Yeah, we’ve had that one before. A possible fix is currently being discussed.

Mark, I had to work around this by installing locally, then copying and modifying the config file and the local database to the Joyent Shared Accelerator. It does work on Joyent once you get past the install.

These changes to symphony/lib/class.htmldocument.php should fix it (don’t mind the one to symphony/lib/class.documentheaders.php, I was just messing around not knowing what I was doing).

@Doug: It contained too many deep structural changes to be just a point release. So what one was 2.1 has evolved into 3.0. A blog post will follow soon.

ha, sounds like 1.7 going to 1.8 then going straight to 2.0! haven’t opened up 3.0, but from the responses, i’m sure this release will be amazing as well!

Thanks, phoque. I can confirm that your change to class.htmldocument.php fixed the issue with Joyent. (I just noticed they’re calling them Joyent SmartMachines now, Lewis).

@wtdtan: You’re in NYC right? I’d be happy to do an in-person demo of 3.0 for you (and anyone else in the area).

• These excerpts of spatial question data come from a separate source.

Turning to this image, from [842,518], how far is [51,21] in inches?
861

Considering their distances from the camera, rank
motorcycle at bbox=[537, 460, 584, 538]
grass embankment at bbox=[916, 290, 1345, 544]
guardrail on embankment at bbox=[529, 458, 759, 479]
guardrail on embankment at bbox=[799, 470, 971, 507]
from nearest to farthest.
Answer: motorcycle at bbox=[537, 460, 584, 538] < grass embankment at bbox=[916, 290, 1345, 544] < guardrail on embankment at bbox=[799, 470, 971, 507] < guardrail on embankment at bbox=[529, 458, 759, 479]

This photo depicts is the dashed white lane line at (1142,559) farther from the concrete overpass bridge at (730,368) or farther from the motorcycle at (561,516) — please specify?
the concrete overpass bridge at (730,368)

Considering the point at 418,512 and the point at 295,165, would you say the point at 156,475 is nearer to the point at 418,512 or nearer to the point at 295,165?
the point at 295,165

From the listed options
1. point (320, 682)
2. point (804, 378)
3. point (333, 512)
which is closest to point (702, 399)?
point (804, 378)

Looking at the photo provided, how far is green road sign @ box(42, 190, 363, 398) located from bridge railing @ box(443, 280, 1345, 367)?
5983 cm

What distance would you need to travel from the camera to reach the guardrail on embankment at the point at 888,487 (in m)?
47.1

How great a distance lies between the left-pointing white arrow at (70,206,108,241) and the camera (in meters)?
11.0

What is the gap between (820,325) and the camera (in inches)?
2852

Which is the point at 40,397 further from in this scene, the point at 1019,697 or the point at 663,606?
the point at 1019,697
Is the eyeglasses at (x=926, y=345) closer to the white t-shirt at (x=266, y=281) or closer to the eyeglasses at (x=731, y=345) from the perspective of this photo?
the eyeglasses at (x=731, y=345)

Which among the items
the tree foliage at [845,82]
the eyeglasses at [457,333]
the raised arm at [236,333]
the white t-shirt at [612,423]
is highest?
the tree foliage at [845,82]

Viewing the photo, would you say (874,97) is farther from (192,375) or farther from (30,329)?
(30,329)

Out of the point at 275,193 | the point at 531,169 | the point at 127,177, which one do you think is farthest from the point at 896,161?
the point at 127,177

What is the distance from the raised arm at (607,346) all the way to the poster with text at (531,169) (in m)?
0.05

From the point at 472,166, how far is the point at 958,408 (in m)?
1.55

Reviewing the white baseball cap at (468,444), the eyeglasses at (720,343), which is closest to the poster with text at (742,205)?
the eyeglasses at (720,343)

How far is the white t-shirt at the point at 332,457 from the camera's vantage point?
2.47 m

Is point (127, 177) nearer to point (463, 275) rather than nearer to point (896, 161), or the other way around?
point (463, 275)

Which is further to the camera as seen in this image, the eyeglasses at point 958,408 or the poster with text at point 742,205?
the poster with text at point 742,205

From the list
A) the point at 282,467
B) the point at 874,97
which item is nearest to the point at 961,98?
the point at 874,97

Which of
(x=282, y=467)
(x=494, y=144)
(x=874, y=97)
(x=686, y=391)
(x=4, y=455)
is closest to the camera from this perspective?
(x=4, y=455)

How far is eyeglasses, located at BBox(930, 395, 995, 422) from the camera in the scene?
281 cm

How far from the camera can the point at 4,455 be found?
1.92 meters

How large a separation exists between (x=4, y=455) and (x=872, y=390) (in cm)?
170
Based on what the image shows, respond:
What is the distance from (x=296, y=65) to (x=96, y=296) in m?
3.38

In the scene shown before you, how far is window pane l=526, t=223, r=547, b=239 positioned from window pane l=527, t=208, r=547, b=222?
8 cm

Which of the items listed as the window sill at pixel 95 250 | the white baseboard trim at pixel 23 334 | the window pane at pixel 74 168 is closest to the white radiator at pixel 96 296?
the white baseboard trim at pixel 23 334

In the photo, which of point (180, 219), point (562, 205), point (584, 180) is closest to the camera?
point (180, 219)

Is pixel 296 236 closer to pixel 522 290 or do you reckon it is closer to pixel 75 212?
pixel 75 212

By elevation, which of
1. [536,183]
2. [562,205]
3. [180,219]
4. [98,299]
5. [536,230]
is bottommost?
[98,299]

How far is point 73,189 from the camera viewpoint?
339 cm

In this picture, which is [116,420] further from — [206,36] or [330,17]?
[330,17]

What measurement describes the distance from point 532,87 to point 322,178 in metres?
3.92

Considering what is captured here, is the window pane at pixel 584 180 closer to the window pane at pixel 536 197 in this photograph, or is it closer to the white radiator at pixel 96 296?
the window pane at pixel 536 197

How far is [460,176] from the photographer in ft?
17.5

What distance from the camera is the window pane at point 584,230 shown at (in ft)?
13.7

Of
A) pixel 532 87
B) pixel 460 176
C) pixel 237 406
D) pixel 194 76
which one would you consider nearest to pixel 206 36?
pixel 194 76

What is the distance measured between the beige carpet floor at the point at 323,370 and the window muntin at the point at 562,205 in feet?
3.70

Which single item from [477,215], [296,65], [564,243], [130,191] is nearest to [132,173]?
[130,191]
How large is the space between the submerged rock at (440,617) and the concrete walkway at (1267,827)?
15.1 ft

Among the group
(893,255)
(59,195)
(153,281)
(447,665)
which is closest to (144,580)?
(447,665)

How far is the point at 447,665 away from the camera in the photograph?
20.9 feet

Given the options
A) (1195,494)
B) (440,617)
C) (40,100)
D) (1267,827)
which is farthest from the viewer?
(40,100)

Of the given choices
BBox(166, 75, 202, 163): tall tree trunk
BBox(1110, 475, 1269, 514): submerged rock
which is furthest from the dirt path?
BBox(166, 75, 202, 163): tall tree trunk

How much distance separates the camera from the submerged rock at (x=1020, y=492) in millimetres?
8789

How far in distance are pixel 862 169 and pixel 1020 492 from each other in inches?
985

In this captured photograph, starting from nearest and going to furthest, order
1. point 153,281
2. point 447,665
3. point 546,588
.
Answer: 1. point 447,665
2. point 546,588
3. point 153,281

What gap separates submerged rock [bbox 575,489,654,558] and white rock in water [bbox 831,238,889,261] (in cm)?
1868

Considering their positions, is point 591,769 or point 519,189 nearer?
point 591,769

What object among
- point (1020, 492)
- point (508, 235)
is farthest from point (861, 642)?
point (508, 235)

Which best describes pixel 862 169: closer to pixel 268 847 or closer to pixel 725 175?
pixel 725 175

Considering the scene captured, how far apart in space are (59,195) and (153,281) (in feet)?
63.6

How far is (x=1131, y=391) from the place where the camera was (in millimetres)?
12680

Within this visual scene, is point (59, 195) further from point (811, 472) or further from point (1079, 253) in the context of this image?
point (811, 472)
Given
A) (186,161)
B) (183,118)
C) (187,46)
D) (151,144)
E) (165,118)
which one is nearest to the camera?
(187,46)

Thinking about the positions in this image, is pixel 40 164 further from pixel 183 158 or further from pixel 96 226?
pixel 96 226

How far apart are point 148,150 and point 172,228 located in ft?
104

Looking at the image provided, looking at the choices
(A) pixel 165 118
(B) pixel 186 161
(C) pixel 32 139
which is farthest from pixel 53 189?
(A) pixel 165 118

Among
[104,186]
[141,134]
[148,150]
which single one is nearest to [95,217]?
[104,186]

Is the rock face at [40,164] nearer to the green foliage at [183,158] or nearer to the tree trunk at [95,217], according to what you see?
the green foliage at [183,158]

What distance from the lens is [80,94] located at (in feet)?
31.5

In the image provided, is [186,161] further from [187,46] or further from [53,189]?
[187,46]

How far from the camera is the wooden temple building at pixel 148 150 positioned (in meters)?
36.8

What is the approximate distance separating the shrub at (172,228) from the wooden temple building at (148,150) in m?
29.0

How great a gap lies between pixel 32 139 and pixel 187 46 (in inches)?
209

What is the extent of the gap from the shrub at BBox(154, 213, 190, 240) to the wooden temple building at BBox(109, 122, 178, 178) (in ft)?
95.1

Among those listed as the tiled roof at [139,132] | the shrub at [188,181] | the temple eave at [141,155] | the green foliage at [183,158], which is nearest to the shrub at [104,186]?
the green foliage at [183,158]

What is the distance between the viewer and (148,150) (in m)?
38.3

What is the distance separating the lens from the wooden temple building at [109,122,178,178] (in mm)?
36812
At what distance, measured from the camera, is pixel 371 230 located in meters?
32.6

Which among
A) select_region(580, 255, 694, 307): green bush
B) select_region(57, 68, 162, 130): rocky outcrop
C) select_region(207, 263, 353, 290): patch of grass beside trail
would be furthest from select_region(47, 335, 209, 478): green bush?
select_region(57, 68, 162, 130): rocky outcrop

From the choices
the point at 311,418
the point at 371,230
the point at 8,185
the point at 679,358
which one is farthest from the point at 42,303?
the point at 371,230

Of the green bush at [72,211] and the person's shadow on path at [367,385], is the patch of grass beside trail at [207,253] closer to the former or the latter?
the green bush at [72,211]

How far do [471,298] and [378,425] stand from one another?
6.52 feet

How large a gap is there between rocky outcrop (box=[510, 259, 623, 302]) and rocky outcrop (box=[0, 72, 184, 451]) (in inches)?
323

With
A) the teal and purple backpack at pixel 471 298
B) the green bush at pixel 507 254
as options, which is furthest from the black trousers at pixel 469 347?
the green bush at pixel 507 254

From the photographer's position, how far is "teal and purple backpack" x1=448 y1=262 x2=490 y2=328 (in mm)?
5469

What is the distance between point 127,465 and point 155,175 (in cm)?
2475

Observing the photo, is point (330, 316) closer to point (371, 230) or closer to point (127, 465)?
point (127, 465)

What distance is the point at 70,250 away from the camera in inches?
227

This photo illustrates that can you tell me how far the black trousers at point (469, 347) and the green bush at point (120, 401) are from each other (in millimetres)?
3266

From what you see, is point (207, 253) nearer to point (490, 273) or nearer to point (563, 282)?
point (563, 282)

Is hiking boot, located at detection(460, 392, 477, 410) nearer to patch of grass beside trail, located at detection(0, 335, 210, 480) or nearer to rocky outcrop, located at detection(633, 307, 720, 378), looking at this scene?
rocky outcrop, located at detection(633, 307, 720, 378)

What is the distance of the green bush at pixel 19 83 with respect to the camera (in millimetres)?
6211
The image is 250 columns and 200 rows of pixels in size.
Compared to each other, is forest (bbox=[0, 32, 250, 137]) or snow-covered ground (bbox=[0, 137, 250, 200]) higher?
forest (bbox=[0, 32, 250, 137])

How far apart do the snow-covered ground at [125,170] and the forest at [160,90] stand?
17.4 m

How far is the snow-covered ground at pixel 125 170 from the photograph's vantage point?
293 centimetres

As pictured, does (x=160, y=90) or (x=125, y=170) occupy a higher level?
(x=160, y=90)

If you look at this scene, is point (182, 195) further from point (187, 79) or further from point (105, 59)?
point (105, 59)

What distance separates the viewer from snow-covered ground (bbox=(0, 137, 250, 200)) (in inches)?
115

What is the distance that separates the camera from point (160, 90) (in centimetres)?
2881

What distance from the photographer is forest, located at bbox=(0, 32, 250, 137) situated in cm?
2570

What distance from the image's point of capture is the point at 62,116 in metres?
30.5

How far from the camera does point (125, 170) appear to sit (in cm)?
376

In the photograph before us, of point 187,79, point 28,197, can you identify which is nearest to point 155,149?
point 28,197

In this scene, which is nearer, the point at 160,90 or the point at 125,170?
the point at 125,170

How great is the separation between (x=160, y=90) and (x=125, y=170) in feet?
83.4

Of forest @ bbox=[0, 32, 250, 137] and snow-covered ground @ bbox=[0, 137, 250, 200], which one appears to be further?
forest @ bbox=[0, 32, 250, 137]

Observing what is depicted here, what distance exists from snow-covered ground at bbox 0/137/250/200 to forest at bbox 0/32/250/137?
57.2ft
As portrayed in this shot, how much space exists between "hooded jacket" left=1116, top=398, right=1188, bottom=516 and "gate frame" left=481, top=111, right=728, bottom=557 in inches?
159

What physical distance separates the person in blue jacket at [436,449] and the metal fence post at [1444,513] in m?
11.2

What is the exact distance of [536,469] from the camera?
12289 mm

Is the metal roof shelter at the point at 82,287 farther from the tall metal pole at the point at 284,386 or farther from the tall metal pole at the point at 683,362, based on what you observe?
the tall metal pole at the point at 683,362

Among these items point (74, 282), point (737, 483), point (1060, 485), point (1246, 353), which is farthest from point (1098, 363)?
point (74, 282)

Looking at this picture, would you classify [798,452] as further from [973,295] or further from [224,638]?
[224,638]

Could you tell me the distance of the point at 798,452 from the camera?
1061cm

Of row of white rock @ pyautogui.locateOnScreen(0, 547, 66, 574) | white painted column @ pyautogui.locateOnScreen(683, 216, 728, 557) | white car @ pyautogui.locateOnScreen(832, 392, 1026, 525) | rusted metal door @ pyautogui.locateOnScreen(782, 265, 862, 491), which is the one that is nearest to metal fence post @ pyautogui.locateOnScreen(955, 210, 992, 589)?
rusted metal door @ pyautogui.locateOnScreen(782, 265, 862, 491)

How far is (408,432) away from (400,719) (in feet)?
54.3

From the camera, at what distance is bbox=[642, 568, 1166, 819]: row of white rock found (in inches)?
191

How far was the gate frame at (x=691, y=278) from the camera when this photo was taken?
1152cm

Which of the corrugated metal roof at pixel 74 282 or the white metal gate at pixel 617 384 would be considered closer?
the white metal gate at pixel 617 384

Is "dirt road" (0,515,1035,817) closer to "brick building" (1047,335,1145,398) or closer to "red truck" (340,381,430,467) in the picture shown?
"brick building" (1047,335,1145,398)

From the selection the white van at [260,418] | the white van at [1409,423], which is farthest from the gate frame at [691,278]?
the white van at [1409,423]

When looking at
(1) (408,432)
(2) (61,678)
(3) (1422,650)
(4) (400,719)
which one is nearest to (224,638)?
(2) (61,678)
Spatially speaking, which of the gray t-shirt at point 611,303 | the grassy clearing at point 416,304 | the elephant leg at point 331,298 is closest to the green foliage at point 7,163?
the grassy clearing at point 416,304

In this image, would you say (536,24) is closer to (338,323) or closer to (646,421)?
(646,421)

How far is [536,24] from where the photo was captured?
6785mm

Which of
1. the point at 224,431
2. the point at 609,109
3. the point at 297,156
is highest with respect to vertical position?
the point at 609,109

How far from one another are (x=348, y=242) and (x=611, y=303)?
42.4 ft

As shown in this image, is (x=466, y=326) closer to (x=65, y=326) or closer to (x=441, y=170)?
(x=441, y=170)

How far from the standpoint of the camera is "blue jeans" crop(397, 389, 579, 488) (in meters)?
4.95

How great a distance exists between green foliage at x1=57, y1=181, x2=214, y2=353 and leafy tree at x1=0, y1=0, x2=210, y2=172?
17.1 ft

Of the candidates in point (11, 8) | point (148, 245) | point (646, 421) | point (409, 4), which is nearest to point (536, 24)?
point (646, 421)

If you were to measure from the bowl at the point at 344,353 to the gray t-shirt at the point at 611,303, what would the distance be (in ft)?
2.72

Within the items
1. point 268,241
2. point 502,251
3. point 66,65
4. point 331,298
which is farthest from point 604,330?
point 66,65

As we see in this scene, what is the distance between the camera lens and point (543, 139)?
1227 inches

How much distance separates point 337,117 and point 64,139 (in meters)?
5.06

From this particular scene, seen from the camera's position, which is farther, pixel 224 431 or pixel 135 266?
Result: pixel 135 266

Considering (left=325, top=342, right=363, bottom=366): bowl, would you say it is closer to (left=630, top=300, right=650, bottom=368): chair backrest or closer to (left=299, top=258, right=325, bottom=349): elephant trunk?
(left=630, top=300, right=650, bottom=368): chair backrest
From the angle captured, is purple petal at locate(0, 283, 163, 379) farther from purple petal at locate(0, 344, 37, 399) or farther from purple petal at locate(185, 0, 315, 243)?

Would be a nice opportunity to meet fellow Symphonyheads.

Since we have changed “Pages” to “Views”, does it make sense to change the parameters $root-page and $current-page to $root-view and $current-view, respectively? Or are we keeping these parameter names the same for the sake of backward compatibility? I could see some confusion going forward if we are going to use “view” and “page” interchangeably.

I’ve created a Symphony 3.0 ensemble that will be an experiment in bleeding edge web standards called Symbiosis. Here’s my take on the HTML5 template.

I’ve figured out how to get indenting to work for XSLT and HTML5.

(Note: create the workspace/events directory manually for now, since Git doesn’t save the empty directory. Trying to navigate to events will result in an error until this directory has been created.)